---------- Dataset records ----------
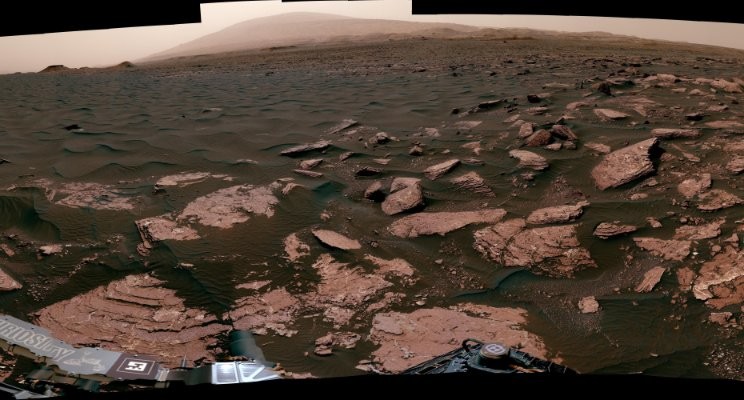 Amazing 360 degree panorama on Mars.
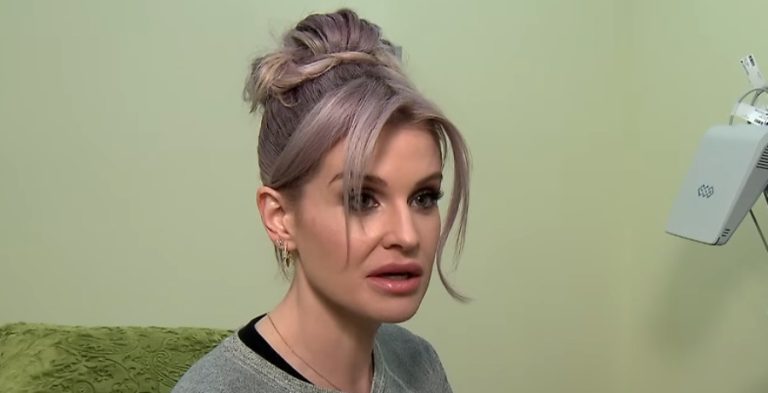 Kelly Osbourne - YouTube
----------
---------- Dataset records ----------
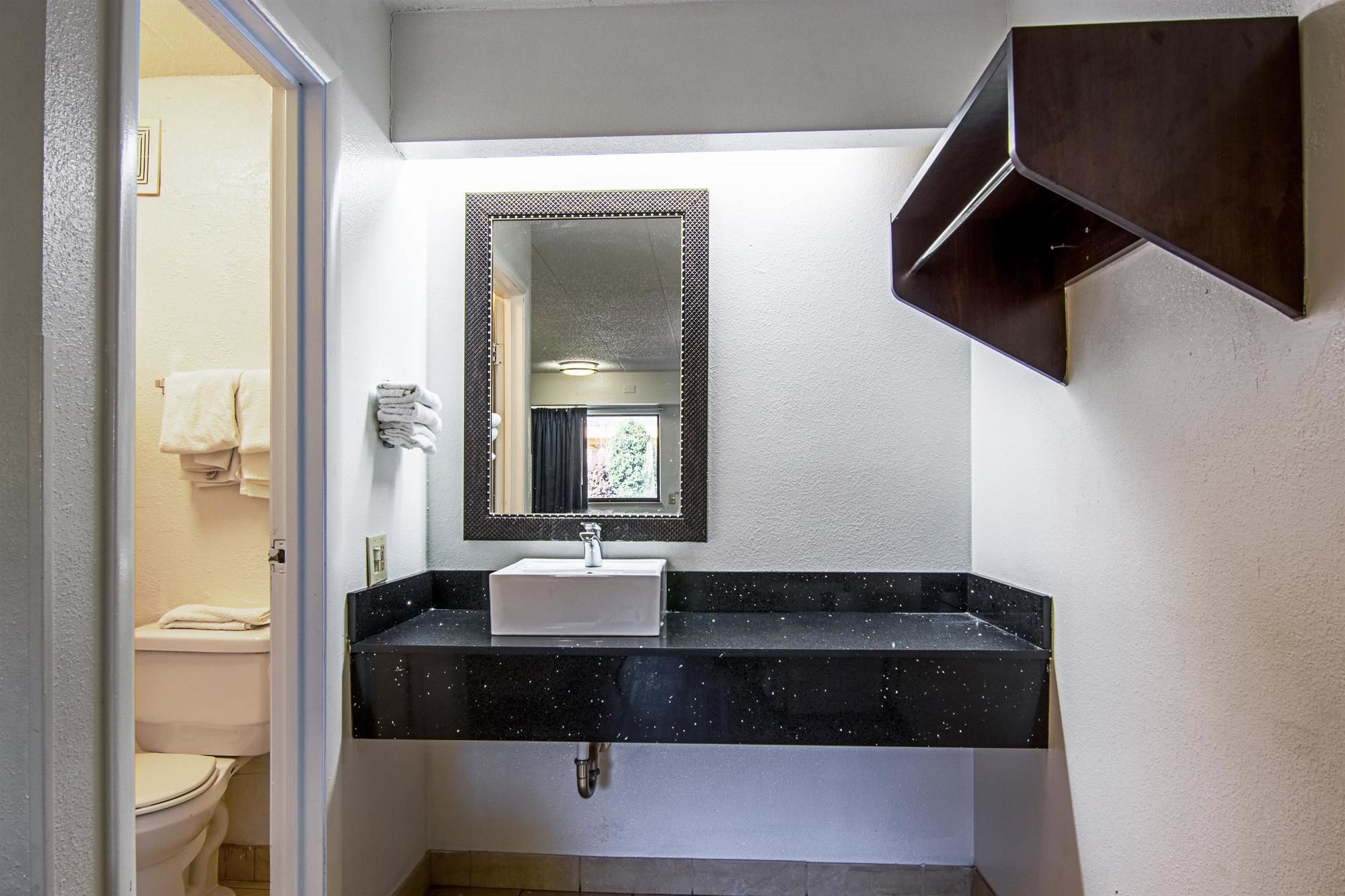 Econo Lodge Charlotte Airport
----------
* **Exercise directions**: Pictures in the entries do not go into the copy. Print only the lines starting at the one containing "Amazing 360 degree panorama on Mars." and ending at the one containing "Kelly Osbourne - YouTube", exactly as they appear.

* **Completed task**:
 Amazing 360 degree panorama on Mars.
 Kelly Osbourne - YouTube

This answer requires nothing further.